__Page extract__:
▽
Wistful meanderings in to pop-sociology aside, terrorism is a component of general guerrilla warfare. Guerrilla warfare itself is a valid and often very successful strategy to winning a conflict where there are vast resource and power projection differences between combatants. Two episodes in US history are pretty accurate portrayals of this - the American Revolution and the Vietnam War.
Terrorism's number one use is still simply a tactic of a regional conflict where one side is employing guerrilla strategies, exactly inline with Sun Tzu's teachings.
The more modern "common" use of the word is simply an extension of the conflict to the global scale; Jihadists and others are involved in an epic guerrilla war against the entire planet - they are looking to remake the world in their vision. It's rather simple and straightforward to see where terrorism fits in this respect.
The article is academic to the point of meaninglessness.
> Two episodes in US history are pretty accurate portrayals of this - the American Revolution and the Vietnam War.
I couldn't have asked for a better example of selection bias. Do you have any idea how many revolts or revolutions the English empire had to deal with over the centuries? And you pick one and claim this vindicates the method? And as for Vietnam, the Vietcong were largely destroyed after the Tet offensive - it wasn't the Vietcong who conquered South Vietnam, it was the regular troops.
I picked those examples because I figured most people are familiar enough with them. I'm in no way asserting that guerrilla warfare is a perfect method of fighting or that it somehow guarentees success. At best it's 60/40.
That being said, I'm not quite sure what you are arguing. If you are suggesting that the US was victorious in Vietnam you're missing the point. Winning the battle but not the war, as it were.
△
__Stored records__:
▽
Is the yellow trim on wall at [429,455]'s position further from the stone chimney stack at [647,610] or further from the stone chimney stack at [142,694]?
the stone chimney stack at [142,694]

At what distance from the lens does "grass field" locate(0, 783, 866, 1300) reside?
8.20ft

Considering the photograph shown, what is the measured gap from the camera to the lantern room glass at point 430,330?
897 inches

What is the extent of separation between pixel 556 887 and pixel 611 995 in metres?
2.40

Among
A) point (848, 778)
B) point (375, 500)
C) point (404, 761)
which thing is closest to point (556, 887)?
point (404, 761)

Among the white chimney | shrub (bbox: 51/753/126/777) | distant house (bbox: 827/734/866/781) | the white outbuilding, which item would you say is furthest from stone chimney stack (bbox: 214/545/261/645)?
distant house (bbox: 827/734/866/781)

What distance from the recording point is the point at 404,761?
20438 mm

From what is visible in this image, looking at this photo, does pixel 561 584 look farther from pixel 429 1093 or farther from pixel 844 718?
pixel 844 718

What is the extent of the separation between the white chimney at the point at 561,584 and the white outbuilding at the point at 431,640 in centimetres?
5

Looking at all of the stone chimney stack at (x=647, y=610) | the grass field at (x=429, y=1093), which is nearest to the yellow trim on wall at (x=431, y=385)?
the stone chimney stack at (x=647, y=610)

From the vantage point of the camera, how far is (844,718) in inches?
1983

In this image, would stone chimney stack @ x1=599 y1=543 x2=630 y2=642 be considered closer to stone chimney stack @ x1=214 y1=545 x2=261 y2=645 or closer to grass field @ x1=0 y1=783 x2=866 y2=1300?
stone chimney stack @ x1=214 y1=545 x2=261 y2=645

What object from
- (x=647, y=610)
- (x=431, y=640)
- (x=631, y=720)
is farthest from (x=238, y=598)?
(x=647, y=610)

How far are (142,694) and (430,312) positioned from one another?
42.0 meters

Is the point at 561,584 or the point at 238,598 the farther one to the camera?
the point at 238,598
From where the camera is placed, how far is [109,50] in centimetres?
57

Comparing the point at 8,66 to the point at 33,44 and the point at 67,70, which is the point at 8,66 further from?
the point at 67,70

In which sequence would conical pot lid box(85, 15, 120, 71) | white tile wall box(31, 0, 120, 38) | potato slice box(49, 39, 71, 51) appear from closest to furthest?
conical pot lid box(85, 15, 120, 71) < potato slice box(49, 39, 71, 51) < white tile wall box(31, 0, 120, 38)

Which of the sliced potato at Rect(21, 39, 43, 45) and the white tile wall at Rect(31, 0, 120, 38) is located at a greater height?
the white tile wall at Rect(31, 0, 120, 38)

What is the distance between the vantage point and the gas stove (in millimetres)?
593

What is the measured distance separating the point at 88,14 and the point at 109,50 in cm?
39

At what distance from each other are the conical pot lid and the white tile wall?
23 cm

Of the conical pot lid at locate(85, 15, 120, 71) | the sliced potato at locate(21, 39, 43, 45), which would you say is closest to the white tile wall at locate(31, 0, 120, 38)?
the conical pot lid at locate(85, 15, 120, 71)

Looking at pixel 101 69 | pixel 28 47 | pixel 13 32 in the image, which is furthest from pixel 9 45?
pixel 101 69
△
__Tasks for this exercise__:
A: In the terrorism discussion, what are the best odds the writer gives guerrilla warfare?
B: Carry on the terrorism discussion from the point where it stops.

__Per-task outputs__:
A: At best it's 60/40.

B:
If you think Vietnam is too unique, feel free to substitute the boer war, the war in Angola, the soviets vs. the afghans, etc etc etc. It's not like there are a lack of examples.
> I'm in no way asserting that guerrilla warfare is a perfect method of fighting or that it somehow guarentees success. At best it's 60/40.
And to reiterate my point about selection bias, I think you are wildly optimistic about its success and that a proper sample of hundreds of conflicts - include the less known ones - will show a lower success rate.
> It's not like there are a lack of examples.
You've named like, 10. That's better than most people could and I applaud it, but it's still nowhere near an answer.
Listen, if you want to force me to conduct an exhaustive review of every conflict in human history, you better at least provide something other than your opinion as a counterpoint.
One could analyze peaceful political movements based on their stated original goals, ignore all results that only partially meet those goals, and conclude that the vast majority are hardly more effective than terrorism.
Not to mention the fact that "terrorism" itself is a propaganda term. No organisation calls itself "terrorist", and it is used to label a broad range of tactics. There are plenty of terrorist organisations that have never killed anyone or never targeted innocent civilians.
This focuses completely on the most extreme forms of terrorism, the islamic extremists with their suicide attacks. A form of terrorism that has been quite rare in the West, despite all of the publicity. And one could argue that those have been quite successful so far: with only a few successful attempts, they've gotten our full, almost daily, attention for over a decade now.
> One could analyze peaceful political movements based on their stated original goals, ignore all results that only partially meet those goals, and conclude that the vast majority are hardly more effective than terrorism.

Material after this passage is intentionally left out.